Questions on scene geometry
============
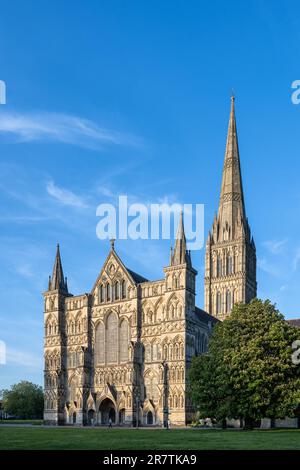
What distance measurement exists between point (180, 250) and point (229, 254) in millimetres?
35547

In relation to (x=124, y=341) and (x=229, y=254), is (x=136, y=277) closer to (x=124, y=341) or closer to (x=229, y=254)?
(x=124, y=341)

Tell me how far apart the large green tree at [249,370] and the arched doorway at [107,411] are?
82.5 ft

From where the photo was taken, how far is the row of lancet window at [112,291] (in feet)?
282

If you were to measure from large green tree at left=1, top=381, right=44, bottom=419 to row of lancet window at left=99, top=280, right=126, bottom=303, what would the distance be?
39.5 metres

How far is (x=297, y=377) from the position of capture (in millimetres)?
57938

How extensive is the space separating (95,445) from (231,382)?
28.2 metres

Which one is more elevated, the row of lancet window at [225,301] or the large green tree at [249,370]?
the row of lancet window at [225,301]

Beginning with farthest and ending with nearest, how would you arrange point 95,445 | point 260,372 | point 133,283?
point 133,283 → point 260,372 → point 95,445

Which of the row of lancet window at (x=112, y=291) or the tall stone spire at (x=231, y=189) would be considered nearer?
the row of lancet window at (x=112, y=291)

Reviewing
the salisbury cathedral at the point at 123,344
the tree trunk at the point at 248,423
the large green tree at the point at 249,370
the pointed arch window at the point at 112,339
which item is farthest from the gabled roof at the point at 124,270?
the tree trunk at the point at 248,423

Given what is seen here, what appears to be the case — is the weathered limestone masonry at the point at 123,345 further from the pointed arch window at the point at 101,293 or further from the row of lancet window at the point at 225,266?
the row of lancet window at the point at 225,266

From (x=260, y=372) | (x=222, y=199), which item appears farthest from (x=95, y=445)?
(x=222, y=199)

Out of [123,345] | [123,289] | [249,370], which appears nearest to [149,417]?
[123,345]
============
REQUIRED TASK: Retype each entry above word for word, and leave the pictures out.

THE SOLUTION:
What distance measurement exists between point (180, 250) and point (229, 254) in millimetres?
35547

In relation to (x=124, y=341) and (x=229, y=254), is (x=136, y=277) closer to (x=124, y=341) or closer to (x=229, y=254)?
(x=124, y=341)

Tell me how far apart the large green tree at [249,370] and the arched doorway at [107,411] are?
82.5 ft

From where the photo was taken, how far is the row of lancet window at [112,291] (in feet)?
282

If you were to measure from large green tree at left=1, top=381, right=44, bottom=419 to row of lancet window at left=99, top=280, right=126, bottom=303, what would the distance be?
39.5 metres

How far is (x=297, y=377) from the position of capture (in millimetres)?
57938

How extensive is the space separating (95,445) from (231,382)?
28.2 metres

Which one is more elevated, the row of lancet window at [225,301] or the large green tree at [249,370]?
the row of lancet window at [225,301]

Beginning with farthest and ending with nearest, how would you arrange point 95,445 | point 260,372 | point 133,283?
point 133,283 → point 260,372 → point 95,445

Which of the row of lancet window at (x=112, y=291) or the tall stone spire at (x=231, y=189) would be considered nearer?
the row of lancet window at (x=112, y=291)

Reviewing
the salisbury cathedral at the point at 123,344
the tree trunk at the point at 248,423
the large green tree at the point at 249,370
the pointed arch window at the point at 112,339
which item is farthest from the gabled roof at the point at 124,270?
the tree trunk at the point at 248,423

Given what is seen here, what appears to be the case — is the weathered limestone masonry at the point at 123,345 further from the pointed arch window at the point at 101,293 or further from the row of lancet window at the point at 225,266?
the row of lancet window at the point at 225,266

From (x=260, y=372) | (x=222, y=199), which item appears farthest from (x=95, y=445)?
(x=222, y=199)

Out of [123,345] | [123,289] | [249,370], which appears nearest to [149,417]?
[123,345]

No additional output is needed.